Spatial question entries
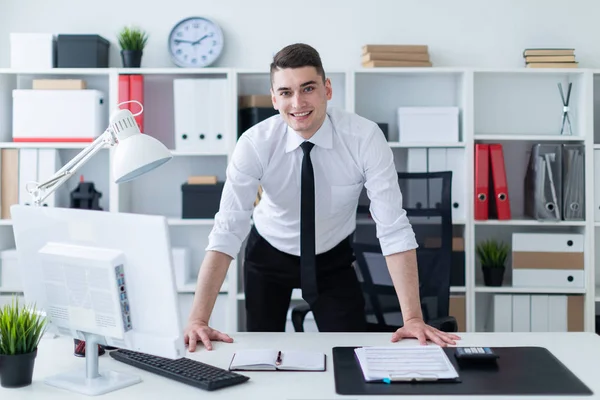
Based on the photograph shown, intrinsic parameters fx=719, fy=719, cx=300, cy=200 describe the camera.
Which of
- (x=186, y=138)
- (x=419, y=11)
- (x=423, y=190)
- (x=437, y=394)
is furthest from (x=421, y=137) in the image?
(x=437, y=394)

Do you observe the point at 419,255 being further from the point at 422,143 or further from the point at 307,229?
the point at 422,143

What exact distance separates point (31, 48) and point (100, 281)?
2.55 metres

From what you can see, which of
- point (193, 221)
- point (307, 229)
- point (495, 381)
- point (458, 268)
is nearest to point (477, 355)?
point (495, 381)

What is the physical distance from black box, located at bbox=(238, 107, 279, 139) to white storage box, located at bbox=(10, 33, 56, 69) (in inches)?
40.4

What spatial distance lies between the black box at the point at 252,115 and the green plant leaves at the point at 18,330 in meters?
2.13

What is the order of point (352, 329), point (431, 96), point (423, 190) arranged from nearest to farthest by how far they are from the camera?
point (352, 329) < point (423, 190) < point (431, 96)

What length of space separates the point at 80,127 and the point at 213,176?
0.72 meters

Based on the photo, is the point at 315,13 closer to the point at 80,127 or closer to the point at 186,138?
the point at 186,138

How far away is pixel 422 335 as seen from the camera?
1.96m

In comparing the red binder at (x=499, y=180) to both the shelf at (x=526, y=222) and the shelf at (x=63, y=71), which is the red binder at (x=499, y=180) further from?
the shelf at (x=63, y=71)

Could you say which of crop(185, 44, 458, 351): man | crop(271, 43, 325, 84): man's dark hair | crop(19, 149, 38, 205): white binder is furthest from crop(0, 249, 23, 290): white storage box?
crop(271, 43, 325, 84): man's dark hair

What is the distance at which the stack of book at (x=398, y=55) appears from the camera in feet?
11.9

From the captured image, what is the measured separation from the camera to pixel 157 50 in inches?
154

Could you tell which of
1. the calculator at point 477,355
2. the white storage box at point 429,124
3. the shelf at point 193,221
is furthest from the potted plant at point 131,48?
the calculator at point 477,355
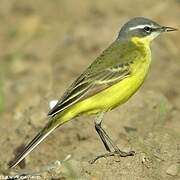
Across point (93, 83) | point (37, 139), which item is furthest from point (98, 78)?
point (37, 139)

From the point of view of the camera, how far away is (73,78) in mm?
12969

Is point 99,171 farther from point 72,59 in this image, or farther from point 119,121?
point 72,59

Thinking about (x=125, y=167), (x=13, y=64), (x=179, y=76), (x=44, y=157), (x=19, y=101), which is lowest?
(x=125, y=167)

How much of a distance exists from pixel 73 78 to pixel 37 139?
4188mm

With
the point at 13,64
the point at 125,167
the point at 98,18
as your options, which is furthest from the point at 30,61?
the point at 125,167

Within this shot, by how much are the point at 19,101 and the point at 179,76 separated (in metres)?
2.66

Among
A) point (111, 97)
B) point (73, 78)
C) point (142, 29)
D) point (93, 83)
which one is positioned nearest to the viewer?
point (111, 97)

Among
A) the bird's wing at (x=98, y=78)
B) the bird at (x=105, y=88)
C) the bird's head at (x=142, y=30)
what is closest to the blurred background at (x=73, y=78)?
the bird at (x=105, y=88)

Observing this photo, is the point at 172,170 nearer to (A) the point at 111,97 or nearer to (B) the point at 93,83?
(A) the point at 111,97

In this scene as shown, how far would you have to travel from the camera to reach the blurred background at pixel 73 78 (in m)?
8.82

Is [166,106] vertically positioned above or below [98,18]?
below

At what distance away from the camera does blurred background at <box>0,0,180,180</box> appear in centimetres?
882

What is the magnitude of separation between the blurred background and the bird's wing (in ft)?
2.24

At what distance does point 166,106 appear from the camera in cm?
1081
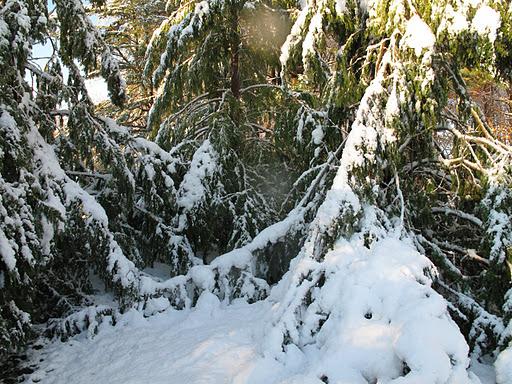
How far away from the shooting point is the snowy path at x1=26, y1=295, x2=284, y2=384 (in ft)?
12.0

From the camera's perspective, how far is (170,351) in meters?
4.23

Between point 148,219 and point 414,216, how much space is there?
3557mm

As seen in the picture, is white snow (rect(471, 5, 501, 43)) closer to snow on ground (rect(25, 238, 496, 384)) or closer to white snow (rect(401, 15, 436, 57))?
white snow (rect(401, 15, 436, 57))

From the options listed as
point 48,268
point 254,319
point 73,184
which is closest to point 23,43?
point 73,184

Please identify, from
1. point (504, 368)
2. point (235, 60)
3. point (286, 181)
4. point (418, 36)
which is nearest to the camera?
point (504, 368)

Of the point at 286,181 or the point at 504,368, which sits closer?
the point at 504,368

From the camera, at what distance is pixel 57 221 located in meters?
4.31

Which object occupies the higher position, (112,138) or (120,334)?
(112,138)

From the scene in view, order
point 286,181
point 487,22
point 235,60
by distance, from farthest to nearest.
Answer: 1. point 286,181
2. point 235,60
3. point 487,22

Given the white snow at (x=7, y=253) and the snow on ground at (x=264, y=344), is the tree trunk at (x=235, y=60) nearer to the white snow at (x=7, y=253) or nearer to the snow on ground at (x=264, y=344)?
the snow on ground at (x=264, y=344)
--
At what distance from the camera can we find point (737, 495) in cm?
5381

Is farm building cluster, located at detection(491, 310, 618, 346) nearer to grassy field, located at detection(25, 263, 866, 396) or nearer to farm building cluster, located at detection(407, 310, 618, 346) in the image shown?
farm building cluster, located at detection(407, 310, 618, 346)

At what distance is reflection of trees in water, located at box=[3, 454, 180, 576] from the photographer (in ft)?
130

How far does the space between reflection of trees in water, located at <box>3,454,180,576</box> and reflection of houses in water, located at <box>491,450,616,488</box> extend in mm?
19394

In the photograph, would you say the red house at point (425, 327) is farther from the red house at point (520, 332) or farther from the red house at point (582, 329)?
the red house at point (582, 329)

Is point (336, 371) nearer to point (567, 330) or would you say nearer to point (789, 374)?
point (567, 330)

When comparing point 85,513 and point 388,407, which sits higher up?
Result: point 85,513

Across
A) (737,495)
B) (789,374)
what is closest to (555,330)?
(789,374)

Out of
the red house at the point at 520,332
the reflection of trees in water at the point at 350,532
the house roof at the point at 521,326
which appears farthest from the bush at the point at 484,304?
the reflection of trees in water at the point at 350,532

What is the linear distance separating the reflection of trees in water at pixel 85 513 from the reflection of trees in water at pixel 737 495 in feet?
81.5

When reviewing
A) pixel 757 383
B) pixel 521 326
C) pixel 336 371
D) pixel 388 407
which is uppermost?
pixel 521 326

▶ [Your objective]: Copy out the material word for word, from the line containing "Between point 148,219" down to the line containing "3. point 487,22", both of those lines included.

▶ [Result]:
Between point 148,219 and point 414,216, how much space is there?
3557mm

As seen in the picture, is white snow (rect(471, 5, 501, 43)) closer to snow on ground (rect(25, 238, 496, 384)) or closer to white snow (rect(401, 15, 436, 57))?
white snow (rect(401, 15, 436, 57))

From the options listed as
point 48,268
point 254,319
point 73,184
which is closest to point 23,43?
point 73,184

Please identify, from
1. point (504, 368)
2. point (235, 60)
3. point (286, 181)
4. point (418, 36)
which is nearest to the camera?
point (504, 368)

Of the point at 286,181 or the point at 504,368, which sits closer?
the point at 504,368

From the camera, at what distance is pixel 57 221 located in meters?
4.31

Which object occupies the higher position, (112,138) or (120,334)?
(112,138)

From the scene in view, order
point 286,181
point 487,22
point 235,60
by distance, from farthest to nearest.
Answer: 1. point 286,181
2. point 235,60
3. point 487,22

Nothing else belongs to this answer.